1986 - 1990 City & Guilds Advanced Craft Certificate in Plumbing and Mechanical Services (winner of the JT Wilkinson Merit Shield and the JA Atkinson cup)
1. Low carbon design: materials & technologies
2. Resilience to climate change (Buildings & Communities)
3. Sustainable and traditional construction technologies, design & performance
4. Heritage Building Information Modelling (HBIM)
5. Green building maintenance & green supply chain
6. Conservative repair of traditional structures
7. Building pathology, inspection & objectivity in evaluation
8. Building conservation philosophy & historic graffiti
9. Construction & engineering pedagogy
Rationale & philosophies underpinning my research
Low carbon & traditional materials: design, specification & performance: The global imperative to reduce anthropogenic CO2 is omnipresent and the very real impact of climate change permeates almost all facets of modern society. Societally and professionally, we are entrusted with the design, construction and conservation of the built environment and the decisions we make will have meaningful ramifications moving forward. Within this context my research investigates ‘fabric first’ design supported by low carbon materials solutions that are at the heart of design, construction, operation, adaptation, conservation, and repair of buildings. Logically, a greater understanding of materials performance is required to create confidence in our design and conservative repair choices, ensuring that we do not cause additional detriment to our environment as we decarbonise and move forward. Supporting the design and delivery of ‘better’ low carbon buildings, my research has built capacity in the broad area of low carbon design that is internationally world leading in terms of its originality, significance, and rigour. I have interests in many aspects of low carbon materials and design, building conservation, and core building surveying activities.

━━━━━━━━━━━━━━━━━━━━

Answer these questions using the research profile above:
(a) Which certificate is listed for 1986 - 1990?
(b) What does the abbreviation HBIM stand for?
(c) What kind of design does the research investigate, supported by low carbon materials solutions?
The items that come next are separate material, not part of the research profile.

MATERIAL SHOWN:
━━━━━━━━━━━━━━━━━━━━

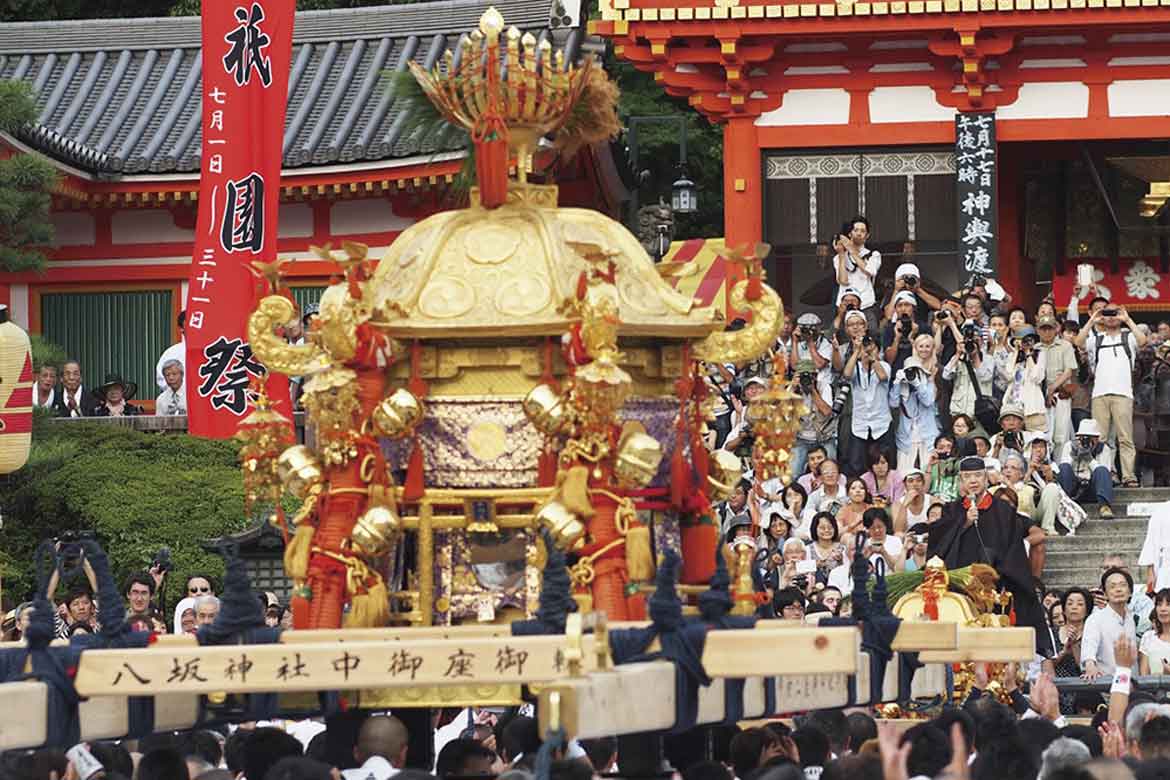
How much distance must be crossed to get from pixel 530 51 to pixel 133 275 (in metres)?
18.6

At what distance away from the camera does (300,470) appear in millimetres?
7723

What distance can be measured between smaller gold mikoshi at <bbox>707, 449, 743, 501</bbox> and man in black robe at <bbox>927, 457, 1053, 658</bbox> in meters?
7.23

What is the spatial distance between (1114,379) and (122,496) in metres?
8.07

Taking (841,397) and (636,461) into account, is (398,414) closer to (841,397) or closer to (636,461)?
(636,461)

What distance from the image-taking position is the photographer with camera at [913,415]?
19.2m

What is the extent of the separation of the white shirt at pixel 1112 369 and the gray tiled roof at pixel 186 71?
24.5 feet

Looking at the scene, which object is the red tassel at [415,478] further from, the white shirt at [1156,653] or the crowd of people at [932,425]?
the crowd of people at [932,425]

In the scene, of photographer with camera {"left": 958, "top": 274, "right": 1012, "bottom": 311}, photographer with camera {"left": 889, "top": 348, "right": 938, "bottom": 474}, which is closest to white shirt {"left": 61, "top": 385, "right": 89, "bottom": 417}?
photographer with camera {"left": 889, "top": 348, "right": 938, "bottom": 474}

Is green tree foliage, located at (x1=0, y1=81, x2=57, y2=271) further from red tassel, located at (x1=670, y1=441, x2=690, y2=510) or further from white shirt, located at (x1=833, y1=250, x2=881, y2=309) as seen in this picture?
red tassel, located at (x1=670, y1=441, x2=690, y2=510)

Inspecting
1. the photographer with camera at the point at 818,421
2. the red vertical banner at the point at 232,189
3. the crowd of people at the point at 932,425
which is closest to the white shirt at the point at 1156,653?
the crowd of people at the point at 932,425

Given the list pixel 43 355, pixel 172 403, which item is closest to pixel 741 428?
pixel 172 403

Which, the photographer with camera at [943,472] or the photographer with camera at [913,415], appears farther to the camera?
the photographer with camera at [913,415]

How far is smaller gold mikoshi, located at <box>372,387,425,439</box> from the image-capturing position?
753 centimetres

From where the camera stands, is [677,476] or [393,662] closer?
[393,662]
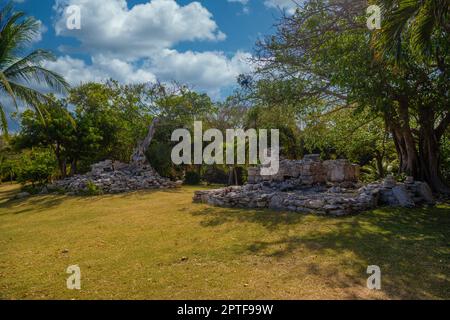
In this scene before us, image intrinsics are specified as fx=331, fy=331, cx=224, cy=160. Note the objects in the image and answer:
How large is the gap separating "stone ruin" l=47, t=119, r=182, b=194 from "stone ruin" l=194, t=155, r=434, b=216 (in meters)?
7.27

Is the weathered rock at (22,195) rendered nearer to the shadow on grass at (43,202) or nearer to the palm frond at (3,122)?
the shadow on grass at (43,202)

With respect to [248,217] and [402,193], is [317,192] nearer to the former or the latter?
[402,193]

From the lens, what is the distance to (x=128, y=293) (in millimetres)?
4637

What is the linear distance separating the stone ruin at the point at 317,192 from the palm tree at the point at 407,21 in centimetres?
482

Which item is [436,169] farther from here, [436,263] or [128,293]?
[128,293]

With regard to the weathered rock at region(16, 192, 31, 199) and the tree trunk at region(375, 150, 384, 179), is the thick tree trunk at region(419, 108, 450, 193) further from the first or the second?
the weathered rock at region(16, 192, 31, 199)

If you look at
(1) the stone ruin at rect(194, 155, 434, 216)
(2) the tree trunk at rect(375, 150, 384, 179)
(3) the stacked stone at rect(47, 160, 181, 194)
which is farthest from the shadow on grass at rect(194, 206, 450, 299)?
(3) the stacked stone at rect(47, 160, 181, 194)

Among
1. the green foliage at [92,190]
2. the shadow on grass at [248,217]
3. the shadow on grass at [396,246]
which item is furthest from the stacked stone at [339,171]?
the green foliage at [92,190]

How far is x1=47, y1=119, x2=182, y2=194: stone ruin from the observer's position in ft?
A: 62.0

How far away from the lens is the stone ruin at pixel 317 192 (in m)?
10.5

━━━━━━━━━━━━━━━━━━━━

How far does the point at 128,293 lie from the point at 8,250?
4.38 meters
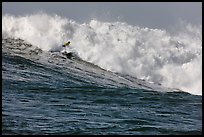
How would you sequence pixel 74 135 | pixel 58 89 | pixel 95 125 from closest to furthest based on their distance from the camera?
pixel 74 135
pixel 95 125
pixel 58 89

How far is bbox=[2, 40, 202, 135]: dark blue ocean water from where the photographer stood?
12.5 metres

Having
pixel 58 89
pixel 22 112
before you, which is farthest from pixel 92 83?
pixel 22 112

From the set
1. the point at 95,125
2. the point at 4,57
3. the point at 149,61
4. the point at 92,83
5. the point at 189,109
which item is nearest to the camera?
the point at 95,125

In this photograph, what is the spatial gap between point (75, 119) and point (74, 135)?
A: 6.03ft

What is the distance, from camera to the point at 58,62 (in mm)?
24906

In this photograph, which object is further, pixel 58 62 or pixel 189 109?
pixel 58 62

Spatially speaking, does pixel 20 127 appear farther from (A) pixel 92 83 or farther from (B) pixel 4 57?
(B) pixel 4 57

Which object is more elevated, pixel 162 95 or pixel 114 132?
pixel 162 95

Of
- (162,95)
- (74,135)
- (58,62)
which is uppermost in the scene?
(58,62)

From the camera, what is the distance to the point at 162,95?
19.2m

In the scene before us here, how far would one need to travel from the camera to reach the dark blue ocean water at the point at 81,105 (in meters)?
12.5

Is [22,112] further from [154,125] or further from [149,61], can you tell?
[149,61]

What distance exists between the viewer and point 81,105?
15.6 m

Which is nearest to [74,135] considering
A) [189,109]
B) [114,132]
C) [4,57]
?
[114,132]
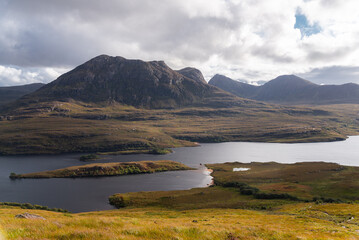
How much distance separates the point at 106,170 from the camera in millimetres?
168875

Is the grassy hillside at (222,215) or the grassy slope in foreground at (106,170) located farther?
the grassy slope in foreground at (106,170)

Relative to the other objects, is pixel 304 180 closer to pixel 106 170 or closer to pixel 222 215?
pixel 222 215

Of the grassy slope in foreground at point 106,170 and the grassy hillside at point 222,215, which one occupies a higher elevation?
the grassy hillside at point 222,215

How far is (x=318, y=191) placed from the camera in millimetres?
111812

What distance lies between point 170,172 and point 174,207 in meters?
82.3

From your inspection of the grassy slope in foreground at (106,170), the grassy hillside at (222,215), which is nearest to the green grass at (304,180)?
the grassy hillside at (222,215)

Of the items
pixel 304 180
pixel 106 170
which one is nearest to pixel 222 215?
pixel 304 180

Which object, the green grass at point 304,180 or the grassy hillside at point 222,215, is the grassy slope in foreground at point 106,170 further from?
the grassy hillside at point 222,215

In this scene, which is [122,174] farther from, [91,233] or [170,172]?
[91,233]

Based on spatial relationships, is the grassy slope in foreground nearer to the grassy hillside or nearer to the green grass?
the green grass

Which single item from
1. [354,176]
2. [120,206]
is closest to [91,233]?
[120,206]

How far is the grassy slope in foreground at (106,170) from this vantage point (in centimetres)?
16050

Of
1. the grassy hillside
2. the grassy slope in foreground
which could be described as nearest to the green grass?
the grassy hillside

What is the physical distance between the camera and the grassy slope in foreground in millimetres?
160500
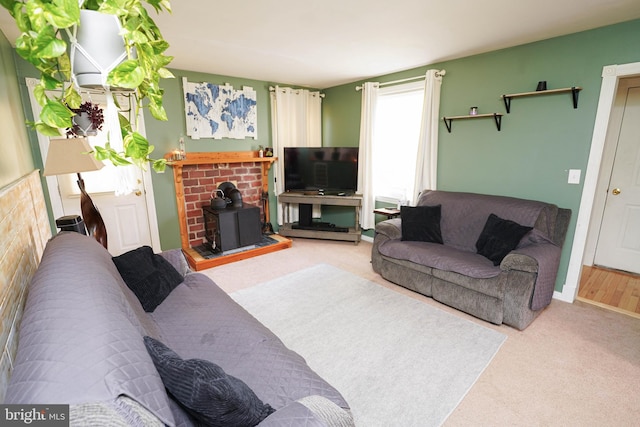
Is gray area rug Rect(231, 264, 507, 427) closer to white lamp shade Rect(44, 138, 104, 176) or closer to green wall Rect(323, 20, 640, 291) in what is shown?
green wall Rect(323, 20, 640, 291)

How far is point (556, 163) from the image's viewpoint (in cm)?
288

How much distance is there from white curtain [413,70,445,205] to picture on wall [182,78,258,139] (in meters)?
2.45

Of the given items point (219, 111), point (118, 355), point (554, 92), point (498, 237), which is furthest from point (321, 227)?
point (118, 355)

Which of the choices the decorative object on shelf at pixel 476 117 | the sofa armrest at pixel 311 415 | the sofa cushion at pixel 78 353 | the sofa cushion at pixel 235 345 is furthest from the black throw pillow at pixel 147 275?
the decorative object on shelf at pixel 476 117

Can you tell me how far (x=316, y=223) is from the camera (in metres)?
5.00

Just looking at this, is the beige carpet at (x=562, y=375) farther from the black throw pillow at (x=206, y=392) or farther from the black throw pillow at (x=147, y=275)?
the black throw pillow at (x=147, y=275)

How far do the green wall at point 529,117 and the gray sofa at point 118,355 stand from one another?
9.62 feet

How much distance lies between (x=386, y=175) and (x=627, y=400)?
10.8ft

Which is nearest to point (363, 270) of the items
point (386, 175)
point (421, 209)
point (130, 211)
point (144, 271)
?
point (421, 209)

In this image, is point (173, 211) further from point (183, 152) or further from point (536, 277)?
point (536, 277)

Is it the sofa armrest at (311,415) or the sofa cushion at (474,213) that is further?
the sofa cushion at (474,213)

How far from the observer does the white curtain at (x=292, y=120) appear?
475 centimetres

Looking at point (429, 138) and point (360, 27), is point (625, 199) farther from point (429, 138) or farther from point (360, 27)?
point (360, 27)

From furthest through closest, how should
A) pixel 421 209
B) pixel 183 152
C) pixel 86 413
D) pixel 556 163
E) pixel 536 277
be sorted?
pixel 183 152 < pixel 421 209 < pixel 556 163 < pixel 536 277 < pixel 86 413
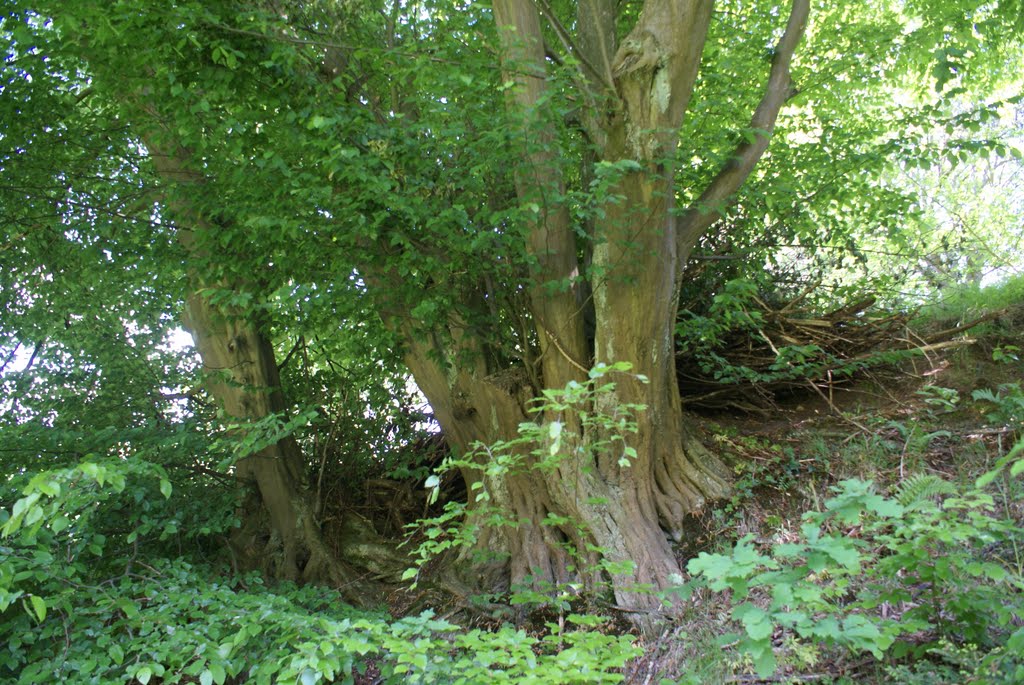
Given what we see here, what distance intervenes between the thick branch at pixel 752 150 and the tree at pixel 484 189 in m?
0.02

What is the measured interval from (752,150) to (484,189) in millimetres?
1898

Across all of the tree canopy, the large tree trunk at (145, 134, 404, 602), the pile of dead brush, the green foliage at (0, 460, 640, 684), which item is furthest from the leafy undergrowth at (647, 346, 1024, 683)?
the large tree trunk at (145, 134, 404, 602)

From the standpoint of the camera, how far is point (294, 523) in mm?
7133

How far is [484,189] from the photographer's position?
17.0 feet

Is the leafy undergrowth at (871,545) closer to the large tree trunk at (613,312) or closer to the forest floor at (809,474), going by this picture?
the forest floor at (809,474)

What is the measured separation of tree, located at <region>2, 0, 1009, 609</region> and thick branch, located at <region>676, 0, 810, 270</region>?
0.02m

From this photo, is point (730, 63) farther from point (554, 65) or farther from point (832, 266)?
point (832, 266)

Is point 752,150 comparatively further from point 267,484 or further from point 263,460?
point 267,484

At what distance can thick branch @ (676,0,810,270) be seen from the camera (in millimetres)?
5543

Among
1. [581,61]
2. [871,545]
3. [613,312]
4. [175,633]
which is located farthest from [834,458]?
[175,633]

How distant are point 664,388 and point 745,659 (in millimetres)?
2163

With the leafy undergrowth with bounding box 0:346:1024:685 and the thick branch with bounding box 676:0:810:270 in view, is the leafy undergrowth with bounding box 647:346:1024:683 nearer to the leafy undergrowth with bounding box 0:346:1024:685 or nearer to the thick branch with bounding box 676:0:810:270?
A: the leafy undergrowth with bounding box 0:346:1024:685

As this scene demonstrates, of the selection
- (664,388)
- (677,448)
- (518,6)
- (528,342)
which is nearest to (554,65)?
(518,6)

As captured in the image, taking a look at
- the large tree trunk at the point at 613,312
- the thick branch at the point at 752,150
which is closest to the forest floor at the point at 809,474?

━━━━━━━━━━━━━━━━━━━━

RESULT BELOW:
(a) City & Guilds Advanced Craft Certificate in Plumbing and Mechanical Services
(b) Heritage Building Information Modelling
(c) 'Fabric first' design